Agricultural Water Management (Nov 2024)
Estimating water quality parameters of freshwater aquaculture ponds using UAV-based multispectral images
Abstract
UAV imaging technology has become one of the means to quickly monitor water quality parameters in freshwater aquaculture ponds. The change of sunlight during a long flight affects the quality of UAV images, which will reduce the accuracy of monitoring water quality. This study aims to propose a method to correct spectral variation during UAV imaging and apply it to detect dissolved organic matter (DOM) concentration and dissolved oxygen (DO) content in freshwater aquaculture ponds. Firstly, a spectral correction method was used to transform UAV-based multispectral images. The spectral data before and after correction was extracted. Secondly, 18 spectral indices before and after correction were constructed.
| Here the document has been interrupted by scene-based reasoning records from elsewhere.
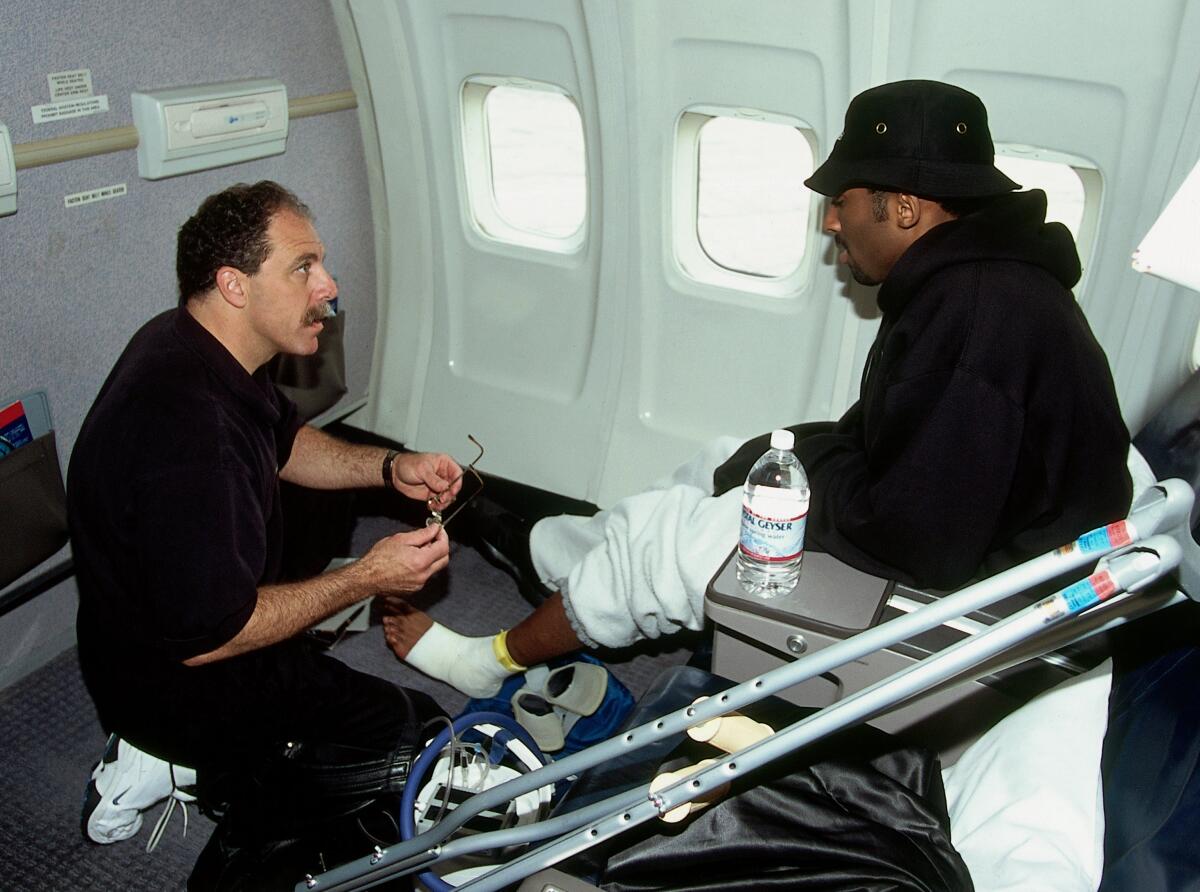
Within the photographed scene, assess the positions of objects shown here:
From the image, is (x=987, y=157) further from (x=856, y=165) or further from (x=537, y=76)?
(x=537, y=76)

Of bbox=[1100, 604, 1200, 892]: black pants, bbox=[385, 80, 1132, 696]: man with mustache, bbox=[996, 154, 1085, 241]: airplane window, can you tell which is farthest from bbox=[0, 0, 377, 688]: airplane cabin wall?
bbox=[1100, 604, 1200, 892]: black pants

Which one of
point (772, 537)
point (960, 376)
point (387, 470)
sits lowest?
point (387, 470)

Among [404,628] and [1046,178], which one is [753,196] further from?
[404,628]

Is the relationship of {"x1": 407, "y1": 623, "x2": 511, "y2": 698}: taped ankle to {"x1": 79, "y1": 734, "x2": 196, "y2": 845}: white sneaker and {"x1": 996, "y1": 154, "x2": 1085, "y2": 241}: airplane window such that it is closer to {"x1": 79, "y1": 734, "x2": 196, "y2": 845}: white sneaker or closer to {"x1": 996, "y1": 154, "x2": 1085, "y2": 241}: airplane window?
{"x1": 79, "y1": 734, "x2": 196, "y2": 845}: white sneaker

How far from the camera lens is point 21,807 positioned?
112 inches

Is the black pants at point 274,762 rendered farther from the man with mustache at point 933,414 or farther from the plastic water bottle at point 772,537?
the plastic water bottle at point 772,537

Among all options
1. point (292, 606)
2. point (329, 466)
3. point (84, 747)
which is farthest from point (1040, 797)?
point (84, 747)

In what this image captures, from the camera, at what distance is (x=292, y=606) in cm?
234

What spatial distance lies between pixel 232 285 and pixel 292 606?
29.7 inches

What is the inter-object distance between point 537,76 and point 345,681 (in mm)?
2228

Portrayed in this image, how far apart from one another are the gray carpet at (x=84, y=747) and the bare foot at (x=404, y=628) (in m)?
0.11

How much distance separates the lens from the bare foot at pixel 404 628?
11.1 ft

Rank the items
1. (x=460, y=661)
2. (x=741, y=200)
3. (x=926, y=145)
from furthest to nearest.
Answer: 1. (x=741, y=200)
2. (x=460, y=661)
3. (x=926, y=145)

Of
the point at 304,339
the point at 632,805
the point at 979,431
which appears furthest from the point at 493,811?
the point at 979,431
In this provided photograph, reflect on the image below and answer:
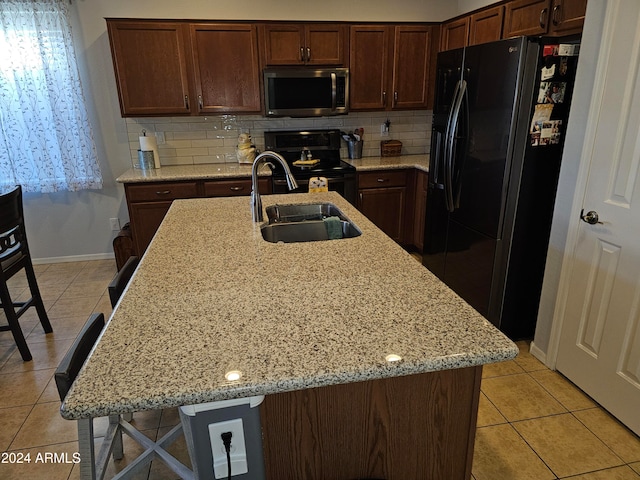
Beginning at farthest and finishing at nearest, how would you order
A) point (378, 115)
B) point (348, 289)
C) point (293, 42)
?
point (378, 115) → point (293, 42) → point (348, 289)

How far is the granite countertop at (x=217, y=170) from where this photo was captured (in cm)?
337

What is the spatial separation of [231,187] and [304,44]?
135 centimetres

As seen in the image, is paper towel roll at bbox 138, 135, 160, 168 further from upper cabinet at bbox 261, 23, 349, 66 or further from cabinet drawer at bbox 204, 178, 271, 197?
upper cabinet at bbox 261, 23, 349, 66

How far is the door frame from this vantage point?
188 centimetres

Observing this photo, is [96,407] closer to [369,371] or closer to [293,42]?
[369,371]

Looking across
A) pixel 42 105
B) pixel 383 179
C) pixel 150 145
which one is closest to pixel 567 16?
pixel 383 179

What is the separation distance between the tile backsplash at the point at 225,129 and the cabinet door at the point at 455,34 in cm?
73

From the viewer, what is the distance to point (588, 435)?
1.85m

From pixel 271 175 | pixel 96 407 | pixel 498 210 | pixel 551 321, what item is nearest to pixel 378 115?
pixel 271 175

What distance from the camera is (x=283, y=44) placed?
3492mm

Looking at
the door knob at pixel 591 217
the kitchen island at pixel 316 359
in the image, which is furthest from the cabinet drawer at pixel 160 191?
the door knob at pixel 591 217

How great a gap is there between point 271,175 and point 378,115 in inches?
54.4

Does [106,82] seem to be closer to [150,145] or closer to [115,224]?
[150,145]

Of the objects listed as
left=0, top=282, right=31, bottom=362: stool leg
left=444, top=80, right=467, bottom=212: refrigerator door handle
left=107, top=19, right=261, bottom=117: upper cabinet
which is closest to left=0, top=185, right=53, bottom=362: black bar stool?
left=0, top=282, right=31, bottom=362: stool leg
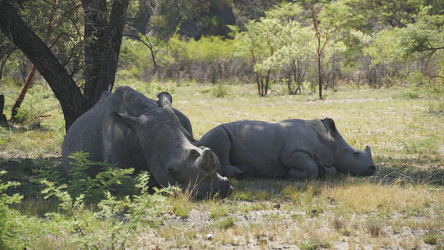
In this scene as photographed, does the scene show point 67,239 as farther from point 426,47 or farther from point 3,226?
point 426,47

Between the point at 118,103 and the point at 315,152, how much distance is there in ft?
11.5

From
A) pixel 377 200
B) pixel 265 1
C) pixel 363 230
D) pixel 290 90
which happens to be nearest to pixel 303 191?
pixel 377 200

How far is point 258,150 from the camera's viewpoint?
314 inches

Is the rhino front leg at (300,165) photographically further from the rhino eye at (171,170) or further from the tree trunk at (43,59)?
the tree trunk at (43,59)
The optimal combination of indices was identified using correlation analysis algorithm. The estimation models of water quality parameters were then constructed and compared using the Random Forest (RF), Support Vector Regression (SVR), and BP neural network (BP) methods. The results showed that the accuracy of estimating DOM concentration using corrected spectral indices was significantly improved compared to pre-correction models, with the highest improvement of 38 % (SVR), the lowest of 23 % (BP), and an average improvement of 31 %. The RF model performed best, achieving R² = 0.81, RMSE = 3.34 mg/L, and MAE = 2.17 mg/L. For DO content estimation, the accuracy of models using corrected spectral indices was also improved significantly, with the highest improvement of 97 % (RF), the lowest of 39 % (SVR), and an average improvement rate of 67 %. The Random Forest model was again optimal, with R² = 0.69, RMSE = 1.97 mg/L, and MAE = 1.47 mg/L. This study indicates that the proposed spectral correction method helps to map the concentration of DOM and DO in freshwater aquaculture ponds with high accuracy using UAV-based multispectral images.